Let’s start with what would seem to be the natural home of my vote — the ANC. This party has, on paper, the best policies to advance SA. The National Development Plan is a good but imperfect start. Many of the government policies that have been developed over the past 25 years have had a positive net effect on the lives of the overwhelming majority. The most important of these is the social security network that takes care of the basic needs of society’s weakest.

Having grown up in a poor household in the years preceding democracy and the ANC’s social security interventions, the difference is unmistakable. Just one example: this column is being typed in the homestead of my youth, on a cellphone under a bright electrical light instead of the paraffin lamps (called ufinyafuthi) my grandmother and I relied on back then. These handmade instruments, fashioned out of an old tin and piece of twine, emitted more smoke than light. My children don’t even know what finyafuthi looks like. Neither are the children of my unemployed neighbours as hungry as we were.

At the professional level, government intervention has forced the private sector to open opportunities to black people, which has expanded the black middle class. The economy has broadened enormously over the past 24 years of democracy and the tax base has widened, yielding more money to spend on education and other social goods.

I revolt at the thought that a vote for the ANC would be a vote for Gigaba, Zwane and those who looted Eskom and SAA

Taking these positive strides into consideration, overall the ANC would be the most deserving of my vote, particularly under Cyril Ramaphosa. But my whole being rebels at the thought that it would be a vote for Bathabile Dlamini, Nomvula Mokonyane, Malusi Gigaba, Mosebenzi Zwane and the people who looted PetroSA, Eskom and SAA.

Next candidate for my vote is the DA, whose electoral fortunes have been boosted by the ANC’s inefficiency and corruption under Jacob Zuma. But the DA seems hellbent on destroying itself. The combination of its muddy stance on key policies, such as BEE and land reform, together with its treatment of black leaders like Lindiwe Mazibuko and Patricia de Lille, makes one wonder if it can ever truly be a vehicle to advance the aspirations of the patriotic black middle class. Coupled with the naked ambition of people like Natasha Mazzone, and the hollow but preachy leadership of Mmusi Maimane, the party is no longer worthy of my vote.

Not the gumboots, please

I have not for a second contemplated giving my vote to the thugs who wear gumboots and overalls in parliament. They have reduced a key institution of our democracy to a source of embarrassment. The corruption of the ANC under Zuma would be like a practice for the real deal — just much bigger, more crass and more brazen. Ask the Limpopo municipalities that did business with On-Point Engineering.

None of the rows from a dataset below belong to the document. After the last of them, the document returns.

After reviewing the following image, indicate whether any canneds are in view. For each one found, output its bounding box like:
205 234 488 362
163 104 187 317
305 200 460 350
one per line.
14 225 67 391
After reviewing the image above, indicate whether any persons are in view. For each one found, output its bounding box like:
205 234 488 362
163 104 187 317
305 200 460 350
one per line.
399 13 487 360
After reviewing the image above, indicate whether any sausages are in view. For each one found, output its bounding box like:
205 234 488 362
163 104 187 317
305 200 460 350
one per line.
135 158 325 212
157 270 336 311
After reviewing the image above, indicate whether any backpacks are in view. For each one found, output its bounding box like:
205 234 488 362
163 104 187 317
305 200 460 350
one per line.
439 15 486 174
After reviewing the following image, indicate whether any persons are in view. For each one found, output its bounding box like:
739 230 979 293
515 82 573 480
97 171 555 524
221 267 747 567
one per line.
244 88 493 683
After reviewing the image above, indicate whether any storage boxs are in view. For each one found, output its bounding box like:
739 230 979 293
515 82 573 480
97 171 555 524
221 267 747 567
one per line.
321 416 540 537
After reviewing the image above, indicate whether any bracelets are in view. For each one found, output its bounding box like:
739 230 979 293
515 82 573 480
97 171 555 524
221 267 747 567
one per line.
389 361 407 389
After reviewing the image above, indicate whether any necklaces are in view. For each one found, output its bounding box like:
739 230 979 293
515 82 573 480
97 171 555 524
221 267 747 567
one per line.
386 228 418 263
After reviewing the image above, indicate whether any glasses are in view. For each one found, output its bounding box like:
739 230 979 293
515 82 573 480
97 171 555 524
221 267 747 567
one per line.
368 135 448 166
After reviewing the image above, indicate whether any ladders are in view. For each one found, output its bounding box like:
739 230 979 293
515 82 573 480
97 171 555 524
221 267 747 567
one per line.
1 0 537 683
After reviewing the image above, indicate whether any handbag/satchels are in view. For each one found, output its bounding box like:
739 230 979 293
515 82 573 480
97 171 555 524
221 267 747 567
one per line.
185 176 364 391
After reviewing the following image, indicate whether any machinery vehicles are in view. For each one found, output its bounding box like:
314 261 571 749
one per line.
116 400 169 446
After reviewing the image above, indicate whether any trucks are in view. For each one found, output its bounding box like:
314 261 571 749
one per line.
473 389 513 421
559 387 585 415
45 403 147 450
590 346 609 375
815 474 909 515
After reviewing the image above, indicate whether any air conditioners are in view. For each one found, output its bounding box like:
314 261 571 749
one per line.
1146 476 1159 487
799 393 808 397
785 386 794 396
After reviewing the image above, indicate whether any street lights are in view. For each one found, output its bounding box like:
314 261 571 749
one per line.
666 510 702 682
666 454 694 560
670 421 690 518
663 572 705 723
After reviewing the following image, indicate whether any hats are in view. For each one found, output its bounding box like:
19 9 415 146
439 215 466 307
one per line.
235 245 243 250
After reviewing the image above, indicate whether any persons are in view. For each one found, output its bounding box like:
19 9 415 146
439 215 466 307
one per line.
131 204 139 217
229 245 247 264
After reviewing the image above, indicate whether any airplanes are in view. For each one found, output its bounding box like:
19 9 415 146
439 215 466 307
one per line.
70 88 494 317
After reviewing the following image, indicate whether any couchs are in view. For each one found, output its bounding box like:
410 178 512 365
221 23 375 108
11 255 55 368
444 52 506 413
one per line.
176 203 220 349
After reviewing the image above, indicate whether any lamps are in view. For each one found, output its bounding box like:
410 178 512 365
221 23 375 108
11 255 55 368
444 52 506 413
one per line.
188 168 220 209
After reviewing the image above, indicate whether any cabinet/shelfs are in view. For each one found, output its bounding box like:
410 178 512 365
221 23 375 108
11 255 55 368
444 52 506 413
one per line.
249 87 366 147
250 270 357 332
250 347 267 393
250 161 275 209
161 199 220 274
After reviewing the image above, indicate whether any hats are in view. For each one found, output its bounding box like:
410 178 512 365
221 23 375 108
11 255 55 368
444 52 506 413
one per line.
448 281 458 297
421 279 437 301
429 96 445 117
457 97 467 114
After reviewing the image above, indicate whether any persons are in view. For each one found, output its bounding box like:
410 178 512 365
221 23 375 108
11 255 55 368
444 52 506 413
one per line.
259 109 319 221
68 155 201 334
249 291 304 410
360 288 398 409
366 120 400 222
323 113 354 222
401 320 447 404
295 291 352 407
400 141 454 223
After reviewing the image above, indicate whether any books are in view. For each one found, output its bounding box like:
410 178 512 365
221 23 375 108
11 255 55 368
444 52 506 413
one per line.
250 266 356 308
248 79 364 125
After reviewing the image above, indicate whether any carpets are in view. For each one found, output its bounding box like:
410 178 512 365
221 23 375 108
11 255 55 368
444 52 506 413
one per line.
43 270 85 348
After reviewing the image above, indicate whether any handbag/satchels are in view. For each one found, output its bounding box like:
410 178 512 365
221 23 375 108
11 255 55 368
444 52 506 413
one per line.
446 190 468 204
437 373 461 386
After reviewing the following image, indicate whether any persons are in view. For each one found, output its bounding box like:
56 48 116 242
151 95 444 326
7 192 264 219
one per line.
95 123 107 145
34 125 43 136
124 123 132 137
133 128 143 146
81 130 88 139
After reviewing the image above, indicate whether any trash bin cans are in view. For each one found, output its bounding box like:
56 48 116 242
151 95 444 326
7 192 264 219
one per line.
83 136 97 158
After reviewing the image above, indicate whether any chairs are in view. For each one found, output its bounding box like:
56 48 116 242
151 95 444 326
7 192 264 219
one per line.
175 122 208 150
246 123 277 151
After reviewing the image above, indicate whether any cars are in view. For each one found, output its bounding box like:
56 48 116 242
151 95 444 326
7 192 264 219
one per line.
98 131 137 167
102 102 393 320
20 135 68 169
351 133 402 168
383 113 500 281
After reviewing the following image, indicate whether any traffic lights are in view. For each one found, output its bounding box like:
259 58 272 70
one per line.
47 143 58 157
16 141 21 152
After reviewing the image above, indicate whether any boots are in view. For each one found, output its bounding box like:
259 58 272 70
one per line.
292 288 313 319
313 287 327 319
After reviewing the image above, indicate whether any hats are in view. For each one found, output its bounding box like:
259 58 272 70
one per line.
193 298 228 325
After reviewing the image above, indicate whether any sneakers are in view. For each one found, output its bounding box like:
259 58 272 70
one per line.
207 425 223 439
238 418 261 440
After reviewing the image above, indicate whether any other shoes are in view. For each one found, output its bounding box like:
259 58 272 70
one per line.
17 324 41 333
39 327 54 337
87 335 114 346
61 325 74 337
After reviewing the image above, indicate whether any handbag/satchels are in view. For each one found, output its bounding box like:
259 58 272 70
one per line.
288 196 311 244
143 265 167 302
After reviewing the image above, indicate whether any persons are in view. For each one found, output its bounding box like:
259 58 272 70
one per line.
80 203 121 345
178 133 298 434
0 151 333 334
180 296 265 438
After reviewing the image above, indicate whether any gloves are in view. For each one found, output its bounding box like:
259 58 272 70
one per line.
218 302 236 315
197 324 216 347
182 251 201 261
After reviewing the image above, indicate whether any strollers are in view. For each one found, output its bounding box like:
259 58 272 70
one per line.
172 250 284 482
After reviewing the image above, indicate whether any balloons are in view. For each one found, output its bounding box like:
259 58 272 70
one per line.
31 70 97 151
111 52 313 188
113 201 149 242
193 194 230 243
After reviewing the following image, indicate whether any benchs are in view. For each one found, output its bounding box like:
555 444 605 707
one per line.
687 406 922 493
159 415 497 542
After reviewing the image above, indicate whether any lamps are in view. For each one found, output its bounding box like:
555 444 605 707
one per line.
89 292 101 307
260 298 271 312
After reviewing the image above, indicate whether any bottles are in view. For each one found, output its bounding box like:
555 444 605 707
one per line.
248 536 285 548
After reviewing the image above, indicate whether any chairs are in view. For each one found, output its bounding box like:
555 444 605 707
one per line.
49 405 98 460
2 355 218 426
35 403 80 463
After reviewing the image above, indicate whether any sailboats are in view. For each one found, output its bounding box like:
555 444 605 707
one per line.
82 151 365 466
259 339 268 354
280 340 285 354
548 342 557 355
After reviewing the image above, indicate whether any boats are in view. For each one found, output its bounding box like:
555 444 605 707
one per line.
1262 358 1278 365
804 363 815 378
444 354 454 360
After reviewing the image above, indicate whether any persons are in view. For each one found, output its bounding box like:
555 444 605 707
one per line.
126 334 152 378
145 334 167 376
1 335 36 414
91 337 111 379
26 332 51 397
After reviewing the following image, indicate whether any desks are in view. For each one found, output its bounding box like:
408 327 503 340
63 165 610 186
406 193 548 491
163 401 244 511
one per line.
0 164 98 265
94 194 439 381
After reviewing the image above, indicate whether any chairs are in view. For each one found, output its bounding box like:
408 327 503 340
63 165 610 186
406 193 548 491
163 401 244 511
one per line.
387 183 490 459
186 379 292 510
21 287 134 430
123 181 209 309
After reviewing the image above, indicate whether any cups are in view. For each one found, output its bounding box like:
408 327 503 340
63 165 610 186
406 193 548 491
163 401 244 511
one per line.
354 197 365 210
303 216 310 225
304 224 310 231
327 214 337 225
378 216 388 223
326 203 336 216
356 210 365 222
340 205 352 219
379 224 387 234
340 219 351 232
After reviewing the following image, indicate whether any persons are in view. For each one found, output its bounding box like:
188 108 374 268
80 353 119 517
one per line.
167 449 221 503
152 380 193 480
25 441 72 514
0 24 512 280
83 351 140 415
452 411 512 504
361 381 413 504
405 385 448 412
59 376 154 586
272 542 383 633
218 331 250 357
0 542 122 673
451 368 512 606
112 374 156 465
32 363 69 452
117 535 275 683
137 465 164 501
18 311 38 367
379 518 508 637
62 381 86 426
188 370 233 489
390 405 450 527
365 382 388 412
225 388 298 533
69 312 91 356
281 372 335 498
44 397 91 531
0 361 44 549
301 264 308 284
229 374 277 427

Who else? The less said about Cope the better, and the IFP serves no purpose in parliament other than earning salaries for the cantankerous chief and his shrinking impi.

Bantu Holomisa is a good man, and has served the people with honour and dedication. Ideally you should always have him on your side. But there is no difference between Holomisa and the UDM, and without Holomisa there is no UDM. The UDM lacks both plan and strategy.

Enter Hlaudi Motsoeneng and his Content party. Thieves and narcissists would feel at home here. Motsoeneng’s party and the EFF should merge — they could call it The Grand Coalition for The Advancement of The Lootists. Gigaba could be asked to lead the coalition while Motsoeneng is undergoing a psychiatric evaluation. A loota!